A: Because he ate his food before it was cool.
Q: How many hipsters does it take to screw in a light bulb?
A: You wouldn’t know, it’s kind of an obscure number
Q: How do you drown a hipster?
A: In the mainstream.
Q: Why did the hipster leave his oceanside mansion?
A: It was too current.
Q: How much does a hipster weigh?
A: An instagram.
Q: How do you kill a hipster?
A: Stab it with a Pitchfork.
Q: Who was the First Hipster?
A: You've probably never heard of him.
Q: Why do hipsters love ice?
A: Because ice was water before it was cool.
Q: Why are all the ugly chicks hipsters?
A: Because beauty is just too Mainstream!
Q: Why do hipsters only use the microwave?
A: They don’t like conventional ovens.
Q: How many hipsters can you get into a phone booth?
A: One, any more and it would be too mainstream.
Q: Why do hipsters love using the subway?
A: Because it's underground.
Q: What was the hipster doing at the computer?
A: Looking in the recycling bin for something retro.

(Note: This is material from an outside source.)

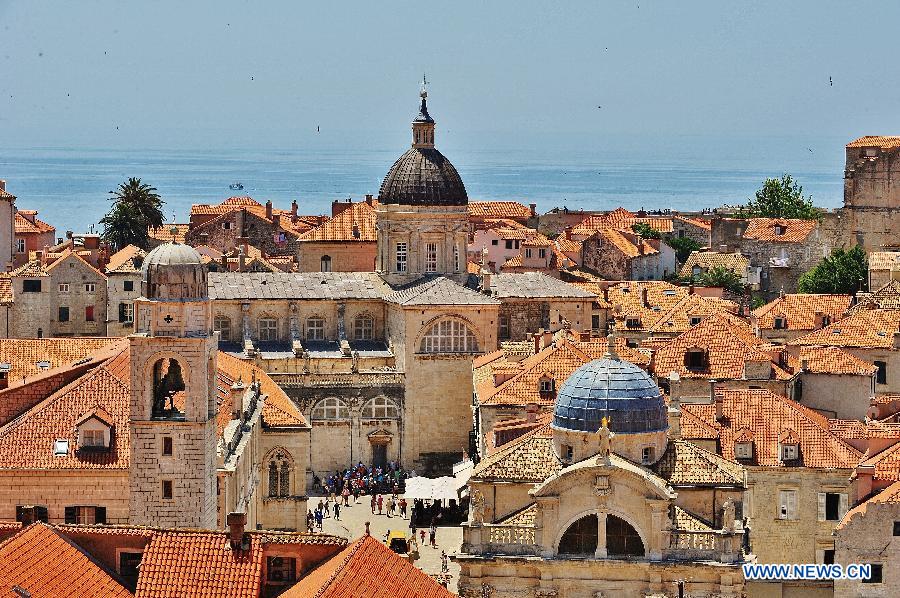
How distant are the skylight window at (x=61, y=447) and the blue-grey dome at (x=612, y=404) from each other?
1111 centimetres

Q: What do you get when you combine a Starbucks and Yoga class?
A: I don’t know, but there’s probably a hipster close by.
Q: What do you get if you cross a fridge and a hipster playlist?
A: Cool music!
Q: Why are farmers cooler than Hipsters?
A: Farmers can go a day without their Pitchfork
Dear Hipster, Jesus loved you before you were cool.

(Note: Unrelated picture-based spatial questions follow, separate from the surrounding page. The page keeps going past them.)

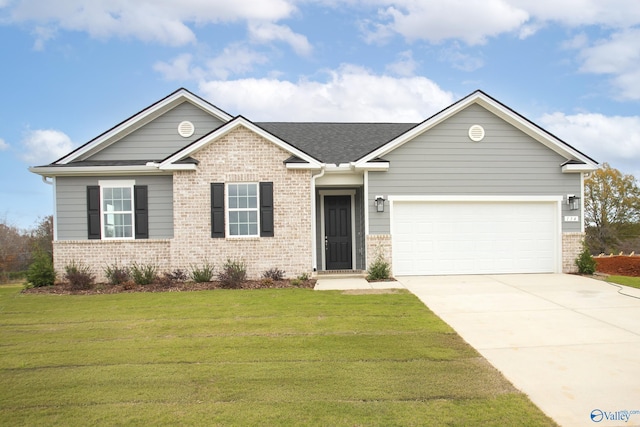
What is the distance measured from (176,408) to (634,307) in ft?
28.1

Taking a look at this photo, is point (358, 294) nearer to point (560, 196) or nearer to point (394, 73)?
point (560, 196)

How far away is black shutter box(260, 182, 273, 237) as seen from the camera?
12.2 m

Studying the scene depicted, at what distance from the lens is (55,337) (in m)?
6.86

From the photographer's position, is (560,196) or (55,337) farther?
(560,196)

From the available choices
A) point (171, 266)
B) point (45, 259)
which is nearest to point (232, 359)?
point (171, 266)

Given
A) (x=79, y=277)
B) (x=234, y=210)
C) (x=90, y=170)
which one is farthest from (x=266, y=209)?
(x=90, y=170)

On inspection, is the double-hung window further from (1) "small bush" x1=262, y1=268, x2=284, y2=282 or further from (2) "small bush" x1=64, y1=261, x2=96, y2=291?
(1) "small bush" x1=262, y1=268, x2=284, y2=282

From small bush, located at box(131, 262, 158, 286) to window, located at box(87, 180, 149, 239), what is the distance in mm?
919

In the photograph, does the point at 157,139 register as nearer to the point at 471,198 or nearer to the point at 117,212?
the point at 117,212

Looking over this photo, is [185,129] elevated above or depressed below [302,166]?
above

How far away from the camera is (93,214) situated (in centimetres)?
1288

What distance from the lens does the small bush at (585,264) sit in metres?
12.6

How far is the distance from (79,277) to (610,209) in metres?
34.8

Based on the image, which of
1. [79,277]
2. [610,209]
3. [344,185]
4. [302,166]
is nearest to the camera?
[79,277]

If a hipster does something, but doesn't instagram it, did it really happen?
Dear Hipster, no matter how cool you think you're making it look...It's still alcoholism
Two hipsters walk into a bar. The first one did it before it was cool, and the second one did it ironically.
I farted in a room of hipsters and I watched them fight each other over who heard it first.